Best way to convert string to bytes in Python 3?
There appear to be two different ways to convert a string to bytes, as seen in the answers to TypeError: 'str' does not support the buffer interface
Which of these methods would be better or more Pythonic? Or is it just personal preference?
b = bytes(mystring, 'utf-8') b = mystring.encode('utf-8')
If you look at the docs for
bytes , it points you to
bytearray([source[, encoding[, errors]]])
Return a new array of bytes. The bytearray type is a mutable sequence of integers in the range 0 <= x < 256. It has most of the usual methods of mutable sequences, described in Mutable Sequence Types, as well as most methods that the bytes type has, see Bytes and Byte Array Methods.

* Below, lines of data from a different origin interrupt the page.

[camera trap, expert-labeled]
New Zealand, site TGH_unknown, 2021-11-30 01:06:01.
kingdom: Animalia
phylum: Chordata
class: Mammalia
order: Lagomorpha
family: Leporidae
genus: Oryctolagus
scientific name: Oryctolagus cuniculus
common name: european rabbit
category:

Optional source parameters can be used to initialize an array in a number of different ways
If it is a string, you must also give the encoding (and optionally, errors) parameters; bytearray() then converts the string to bytes using str.encode().
If it is an integer, the array will have that size and will be initialized with null bytes.
If it is an object conforming to the buffer interface, a read-only buffer of the object will be used to initialize the bytes array.
If it is an iterable, it must be an iterable of integers in the range 0 <= x < 256, which are used as the initial contents of the array.
Without an argument, an array of size 0 is created.
bytes can do much more than just encode a string. It's Pythonic that it would allow you to call the constructor with any type of source parameter that makes sense.
For encoding a string, I think that
some_string.encode(encoding) is more Pythonic than using the constructor, because it is the most self documenting -- "take this string and encode it with this encoding" is clearer than
bytes(some_string, encoding) -- there is no explicit verb when you use the constructor.
Edit: I checked the Python source. If you pass a unicode string to
bytes using CPython, it calls PyUnicode_AsEncodedString , which is the implementation of
encode ; so you're just skipping a level of indirection if you call
Also, see Serdalis' comment --
unicode_string.encode(encoding) is also more Pythonic because its inverse is
byte_string.decode(encoding) and symmetry is nice.